__Exercise tasks__:
**A)** Answer these from the article on Michael's garden, one line each:
(i) On what kind of block does Michael Bates garden, and in which area?
(ii) What extends the use of the garden well into the evening?
(iii) What is done to the tropical gingers to make them less rangy?
**B)** Continue the article on Michael's garden from its last sentence.

__Excerpt provided__:
----------------

In Michael’s Garden01 September 2015 Michael Bates
Landscaper Michael Bates gardens on a steep shady block in North Sydney.
In spring’s warmer weather the paths and terraces invite the family outdoors and the fun doesn’t stop when the daylight fades. Night lighting and fire pits extend the use of the garden well into the evening.
Michael Bates at home in the sandstone and foliage.
I'm Giving …. Haircuts
After holding off all winter, preserving as much foliage as possible, spring is a great time to show the garden who is boss. I’m always surveying the garden from the balcony above, working out which small plants need rearranging so their neighbours don’t overshadow them. Armed with secateurs I really get in there and tame the plants. All the herbaceous sub-tropical ground covers – such as Crinum, Liriope muscari and Philodendron ‘Xanadu’ – get thinned out. They can bounce back in a matter of weeks. My tropical gingers, including Costus and Alpinia zerumbet are staked and tied back to make them more vertical and less rangy. It’s rewarding work and makes me feel like I’ve restored a sense of order.

----------------

__Supplied information__:
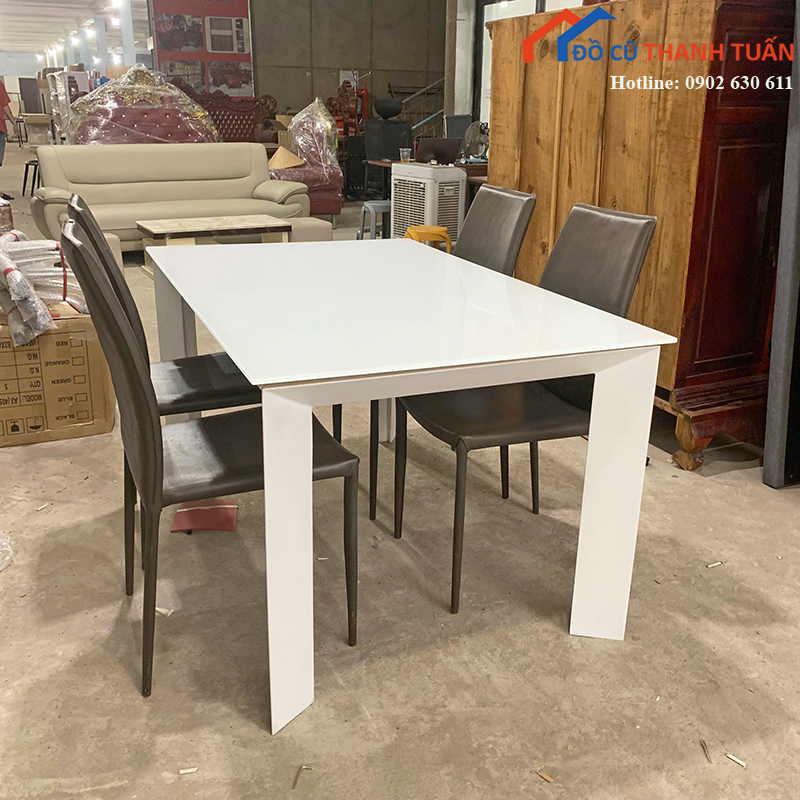bo-ban-an-cu-mau-trang-4-ghe-hang-cao-cap-1 Thanh Lý Đồ Nội Thất Cũ - Chuyên Mua Bán Bàn Ghế Cũ Giá Tốt Nhất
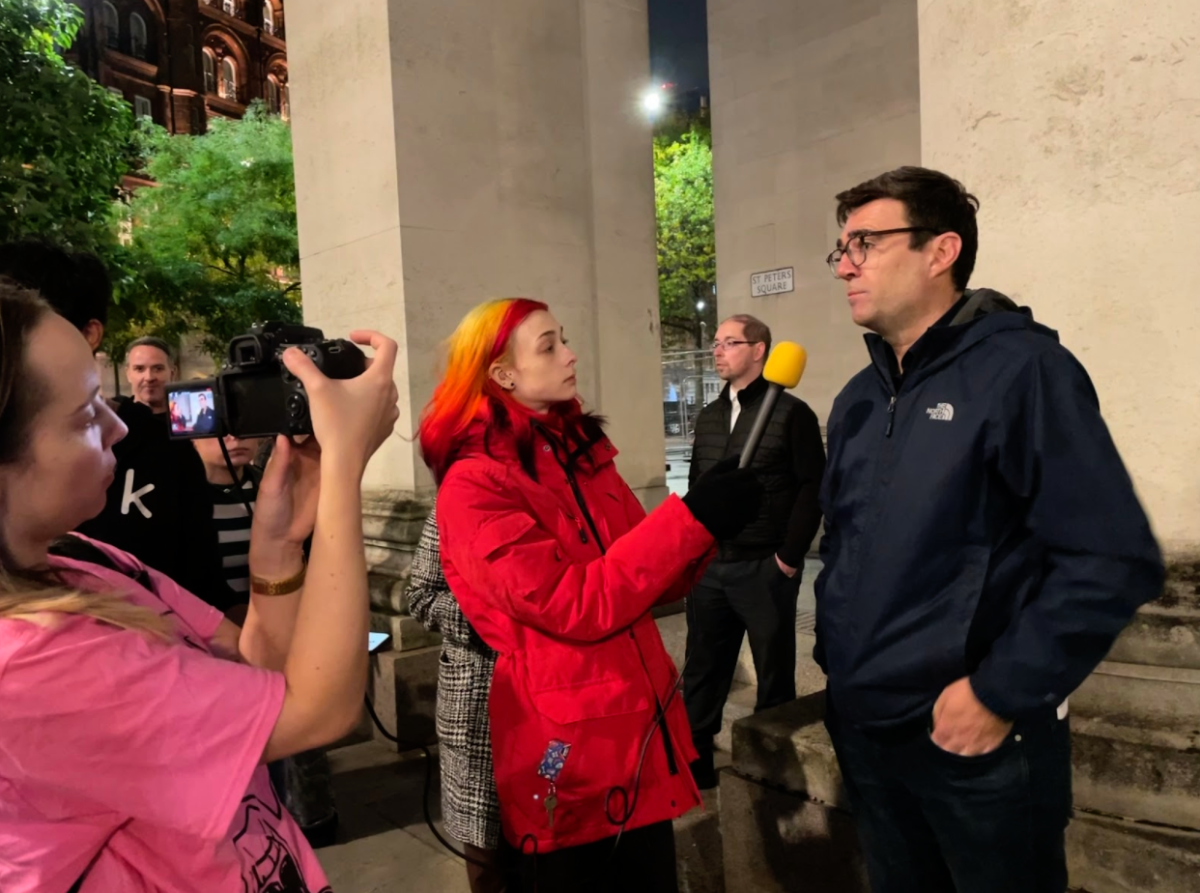 Andy Burnham discusses the Manchester Night In protest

----------------

__Activity answers__:
**A)**
(i) A steep, shady block in North Sydney.
(ii) Night lighting and fire pits.
(iii) They are staked and tied back to make them more vertical.

**B)**
I'm experimenting …. With Foliage
Native textures are mixed with exotics, subtropicals with sub-temperates, succulents with ferns, you name it. I like to play with colour and composition - rainforest trees are surrounded by Cordylines, Alcantareas and Ctenanthes. It's all about torrents of texture. Focusing on foliage gives prominence to the permanent things - not the flowers that just come and go. I’m also continuing my experiment to create a Fatsia ball by cutting the centre out of the multi-planted clump. I haven’t seen this done before, but I get a kick out of horticultural husbandry. You can alter the leaf shape with constant pruning, encouraging new form and a unique-looking specimen. I’m always playing with different pruning techniques to see how I can change the look and habit. It’s about creating an accomplished arrangement with plants that are truly individual. Some experiments work and some don’t. It’s all part of the tantalising nature of living with a growing garden.
Torrents of texture.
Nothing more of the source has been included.